__Provided text__
Segment Open

​ The Singapore General Hospital (SGH) Museum, in partnership with curator Ms Susie Wong, will showcase works by six artists in a month-long exhibition. Titled [The Machine] Contemplating The Body, the exhibition invites the artists – a mix of established acts and promising up-and-comers – to think about SGH as a point of discussion for the ‘body’.

The artworks are displayed alongside The SGH Museum’s own collection of historical medical objects, interacting with the artefacts to create new dialogues that add to the Hospital’s own narrative.

“This exhibition marks our second installation in the marriage of our medical history and the creative disciplines. Together with the exhibition curator, Ms Susie Wong, we discussed at great length about how interesting it would be to have a group of artists interact within the confines of a medical museum. We are most pleased with the outcome of the entirety of the exhibition and the quality of each artist’s work complimented rather well amidst our medical objects that are on display”, said Ms Toby Huynh, Curator, The SGH Museum.

Segment Closed

__Required action 1__
Duplicate the part of the SGH Museum exhibition text from "The artworks are" up to and including "The SGH Museum.".
__Required action 2__
According to the SGH Museum exhibition text, how many artists will have works shown in the exhibition?

__Source material__
Segment Open

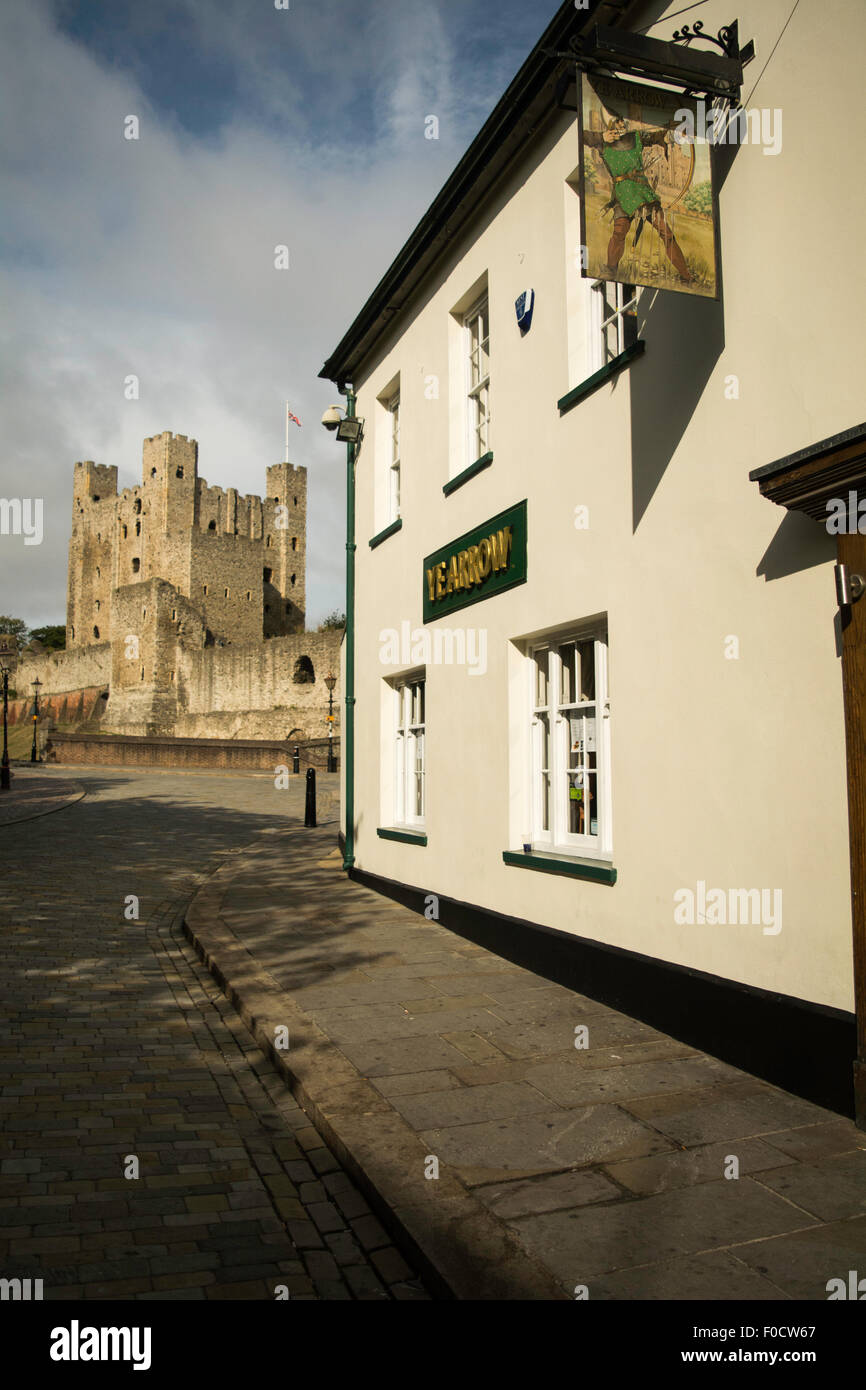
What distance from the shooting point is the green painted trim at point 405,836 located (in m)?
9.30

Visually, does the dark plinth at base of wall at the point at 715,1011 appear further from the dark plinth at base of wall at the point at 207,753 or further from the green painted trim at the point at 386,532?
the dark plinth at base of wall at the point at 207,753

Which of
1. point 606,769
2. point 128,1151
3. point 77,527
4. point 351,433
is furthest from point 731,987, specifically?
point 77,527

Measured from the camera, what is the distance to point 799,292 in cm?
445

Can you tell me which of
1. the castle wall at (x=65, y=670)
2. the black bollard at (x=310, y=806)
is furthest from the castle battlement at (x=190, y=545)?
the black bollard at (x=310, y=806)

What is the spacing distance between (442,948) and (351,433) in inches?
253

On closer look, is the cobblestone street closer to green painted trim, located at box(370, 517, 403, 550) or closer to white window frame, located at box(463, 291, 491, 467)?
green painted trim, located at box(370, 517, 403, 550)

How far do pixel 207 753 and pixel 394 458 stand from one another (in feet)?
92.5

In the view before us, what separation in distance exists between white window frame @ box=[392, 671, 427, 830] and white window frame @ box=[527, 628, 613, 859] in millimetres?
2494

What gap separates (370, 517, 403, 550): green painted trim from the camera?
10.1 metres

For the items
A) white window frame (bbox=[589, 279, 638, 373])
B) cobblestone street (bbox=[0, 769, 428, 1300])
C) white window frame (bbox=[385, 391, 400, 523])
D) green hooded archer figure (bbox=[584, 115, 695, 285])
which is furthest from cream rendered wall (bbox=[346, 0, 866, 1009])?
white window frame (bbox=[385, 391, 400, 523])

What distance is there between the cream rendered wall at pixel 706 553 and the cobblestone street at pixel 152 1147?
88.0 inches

Segment Closed

__Your solution 1__
The artworks are displayed alongside The SGH Museum’s own collection of historical medical objects, interacting with the artefacts to create new dialogues that add to the Hospital’s own narrative.

“This exhibition marks our second installation in the marriage of our medical history and the creative disciplines. Together with the exhibition curator, Ms Susie Wong, we discussed at great length about how interesting it would be to have a group of artists interact within the confines of a medical museum. We are most pleased with the outcome of the entirety of the exhibition and the quality of each artist’s work complimented rather well amidst our medical objects that are on display”, said Ms Toby Huynh, Curator, The SGH Museum.

__Your solution 2__
Six artists.